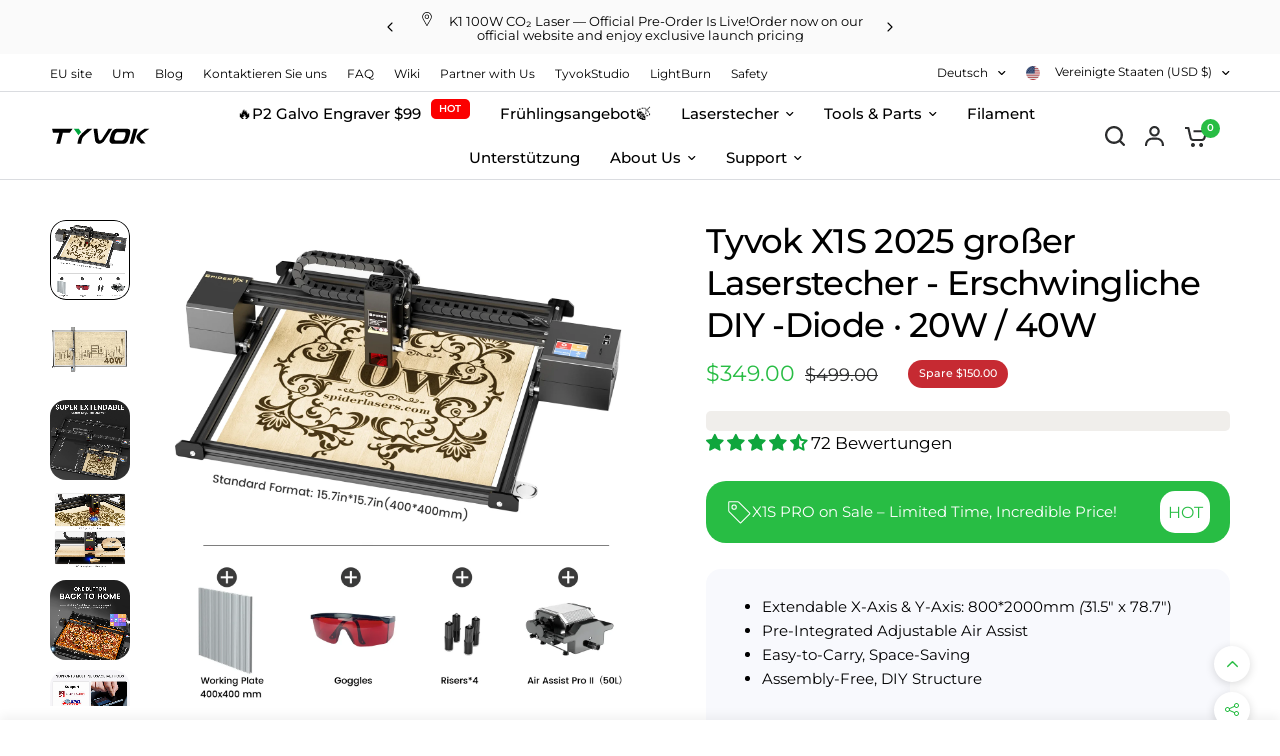

--- FILE ---
content_type: text/css
request_url: https://tyvok.com/cdn/shop/t/33/assets/theme.css?v=113277861851663656711759482692
body_size: 355
content:
@media (min-width: 1000px){.pad_pc{display:block}.pad_mobile{display:none}.header--inner{padding:0 50px}.my_h_30{font-size:30px}.my_h_26{font-size:26px}.my_h_24{font-size:24px}.my_h_22{font-size:22px}.my_h_20{font-size:20px}.my_h_18{font-size:18px!important}.my_h_15{font-size:15px}.my_h_14{font-size:16px}.my_h_13{font-size:13px!important}.my_h_16{font-size:16px}.my_h_12{font-size:12px!important}.img_hover{overflow:hidden}.img_hover:hover .hover_img{transform:scale(1.03)}.img_hover .hover_img{transition:all .5s ease}}@media (max-width: 999px){.pad_pc{display:none}.pad_mobile{display:block}.my_m_26{font-size:26px!important}.my_m_24{font-size:24px}.my_m_20{font-size:20px}.my_m_18{font-size:18px}.my_m_16{font-size:16px}.my_m_13{font-size:13px}.my_m_14{font-size:14px}.my_m_12{font-size:12px}}klarna-placement *::part(osm-container){background-color:transparent;border-color:transparent;text-align:left;justify-content:flex-end;padding:0 0 26px}@media (max-width: 1068px){.recently_share{bottom:calc(20% - 44px)!important}}.add_to_cartBox_box{display:grid!important;grid-template-columns:auto 1fr;column-gap:24px;row-gap:14px;align-items:center}.add_to_cartBox{display:contents!important}.add_to_cartBox_left{grid-column:1}#AddToCart{grid-column:2;justify-self:stretch;width:100%!important;height:48px;line-height:48px;font-size:16px;font-weight:600;border-radius:24px}#InstantBuy{grid-column:2;justify-self:stretch;width:100%!important;margin:0!important;background:#000;color:#fff;height:48px;line-height:48px;font-size:16px;font-weight:600;border:none;border-radius:24px}@media (max-width:640px){#AddToCart,#InstantBuy{width:100%!important}}@media (max-width: 768px){.add_to_cartBox_box{display:grid!important;grid-template-columns:1fr;row-gap:12px;column-gap:0;align-items:center}.add_to_cartBox{display:contents!important}.add_to_cartBox_left{grid-column:1;justify-self:start}#AddToCart,#InstantBuy{grid-column:1;justify-self:stretch;width:100%!important;margin:0!important;height:46px;line-height:46px;font-size:16px;border-radius:22px}#InstantBuy{background:#000;color:#fff}.quantity,.quantity .qty{height:44px}}.shopify-payment-button,.shopify-payment-button__button,.shopify-payment-button__more-options,#dynamic-checkout-cart,.additional-checkout-buttons,#CartDrawer .shopify-payment-button{display:none!important}.mc-pro-tyvok{background:var(--mc-bg)}.mc-pro__inner{padding:24px 0}.mc-pro__head{margin-bottom:16px}.mc-pro__title{margin:0 0 8px;font-size:clamp(22px,2.4vw,32px)}.mc-pro__subtitle{margin:0;opacity:.8}.mc-pro__two-lines{display:grid;grid-template-columns:1fr 1fr;gap:12px;margin:16px 0 20px}.mc-pro__line{margin:0;padding:10px 12px;border:1px solid rgba(0,0,0,.08);border-radius:10px}.mc-pro__grid{display:grid;gap:var(--mc-gap);grid-template-columns:repeat(var(--mc-cols-desktop),minmax(0,1fr))}@media (max-width: 767px){.mc-pro__grid{grid-template-columns:repeat(var(--mc-cols-mobile),minmax(0,1fr))}.mc-pro__two-lines{grid-template-columns:1fr}}.mc-pro__item{display:flex;flex-direction:column;border:1px solid rgba(0,0,0,.08);border-radius:var(--mc-radius);overflow:clip;background:#fff}.mc-pro__media{position:relative;width:100%}.mc-pro__media img{width:100%;height:auto;display:block}.mc-pro__content{padding:var(--mc-pad-y) var(--mc-pad-x);display:flex;flex-direction:column;gap:8px}.mc-pro__item-title{margin:0;font-size:clamp(16px,1.6vw,20px)}.mc-pro__item-text p{margin:0}.mc-pro__btn{align-self:flex-start;margin-top:6px;padding:8px 14px;border-radius:999px;border:1px solid rgba(0,0,0,.12);text-decoration:none}.mc-pro__ratio--16-9 .mc-pro__media{aspect-ratio:16/9;overflow:hidden}.mc-pro__ratio--4-3 .mc-pro__media{aspect-ratio:4/3;overflow:hidden}.mc-pro__ratio--1-1 .mc-pro__media{aspect-ratio:1/1;overflow:hidden}
/*# sourceMappingURL=/cdn/shop/t/33/assets/theme.css.map?v=113277861851663656711759482692 */


--- FILE ---
content_type: text/css
request_url: https://tyvok.com/cdn/shop/t/33/assets/video.css?v=64989139755176907221756267785
body_size: -457
content:
.full-width-row-full .video-section--inner{padding:0 15px;max-width:var(--max-width);margin-left:auto;margin-right:auto}@media only screen and (min-width: 768px){.full-width-row-full .video-section--inner{padding:0 50px}}.video-section--container{position:relative;width:100%;aspect-ratio:16/9}.video-section--container.video-aspect--16-9{aspect-ratio:16/9}.video-section--container.video-aspect--9-16{aspect-ratio:9/16}.video-section--container.video-aspect--4-3{aspect-ratio:4/3}.video-section--container.video-aspect--2-1{aspect-ratio:2/1}.video-section--container.video-aspect--8-3{aspect-ratio:8/3}.video-section--container.video-aspect--3-4{aspect-ratio:3/4}.video-section--container.video-aspect--square{aspect-ratio:1/1}.video-section--container iframe,.video-section--container video{position:absolute;top:0;left:0;width:100%;height:100%;z-index:1;object-fit:cover}
/*# sourceMappingURL=/cdn/shop/t/33/assets/video.css.map?v=64989139755176907221756267785 */


--- FILE ---
content_type: image/svg+xml
request_url: https://tyvok.com/cdn/shop/files/Tyvok-logo.svg?v=1722564997
body_size: -72
content:
<svg version="1.1" id="图层_1" xmlns="http://www.w3.org/2000/svg" xmlns:xlink="http://www.w3.org/1999/xlink" x="0px" y="0px" viewBox="0 0 595.28 117.56" style="enable-background:new 0 0 595.28 117.56;" xml:space="preserve">
<style type="text/css">
	.st0{fill:#00A63D;}
</style>
<polygon points="11.51,16.73 132.64,16.73 115.72,39.44 75.42,39.44 58.94,104.01 36,104.01 54.04,39.22 16.41,39.22"></polygon>
<polygon class="st0" points="140.18,16.73 170.21,16.73 183.73,35.87 167.39,53.71"></polygon>
<path d="M220.33,16.73h29.47c0,0-43.17,35.29-47.49,40.17c-4.32,4.88-11.07,8.26-15.02,27.22s-3.57,19.9-3.57,19.9h-21.77
	c0,0,2.06-30.22,15.77-48.05C191.42,38.13,220.33,16.73,220.33,16.73z"></path>
<path d="M257.34,16.73h22.5l6.32,54.09c0,0,3.03,14.91,10.11,13.9c7.08-1.01,13.34-11.37,13.34-11.37l36.21-56.62h21.99
	l-44.49,66.73c0,0-10.36,18.96-31.09,20.47s-25.53-18.7-25.53-18.7L257.34,16.73z"></path>
<path d="M458.79,16.73h-67.75c-5.87,0-12.19,3.01-20.47,11.44c-8.28,8.43-14.6,34.48-18.37,52.24
	c-3.76,17.76,15.05,23.34,15.05,23.34s60.82,0.6,70.31,0c9.48-0.6,16.56-7.68,20.78-14c4.22-6.32,17.01-41.4,16.86-57.06
	C475.05,17.03,458.79,16.73,458.79,16.73z M438.21,76.57c-2.32,3.49-6.23,7.39-11.46,7.72c-5.23,0.33-38.77,0-38.77,0
	s-10.38-3.07-8.3-12.87c2.08-9.8,5.56-24.16,10.13-28.8s8.05-6.31,11.29-6.31h37.35c0,0,8.96,0.17,9.05,8.8
	C447.59,53.74,440.53,73.08,438.21,76.57z"></path>
<g>
	<polygon points="494.52,16.73 518.52,16.73 492.56,104.01 471.23,104.01"></polygon>
	<path d="M558.23,16.73h29.47c0,0-43.13,30.4-47.24,34.33c-4.12,3.93-8.05,6.74-6.74,12.91c1.31,6.17,9.54,14.69,16.47,21.89
		c6.92,7.2,15.9,16.47,15.9,16.47h-26.66c0,0-19.08-18.8-20.91-20.77c-1.82-1.96-10.13-12.61-5.01-24.89
		C518.64,44.4,533.68,32.09,558.23,16.73z"></path>
</g>
</svg>


--- FILE ---
content_type: text/javascript
request_url: https://tyvok.com/cdn/shop/t/33/assets/toggle-boxes.js?v=126373737544878722061756267785
body_size: -518
content:
if(!customElements.get("toggle-box")){class ToggleBox extends HTMLElement{constructor(){super()}connectedCallback(){this.button=this.querySelector(".toggle-box--button"),this.button.addEventListener("click",()=>{this.toggleAttribute("open")})}}customElements.define("toggle-box",ToggleBox)}
//# sourceMappingURL=/cdn/shop/t/33/assets/toggle-boxes.js.map?v=126373737544878722061756267785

++++++++++++++++++++

## [Exercise]
Within the material above, find the lines that hold "https" and report only how many there are.

## [Response area]
4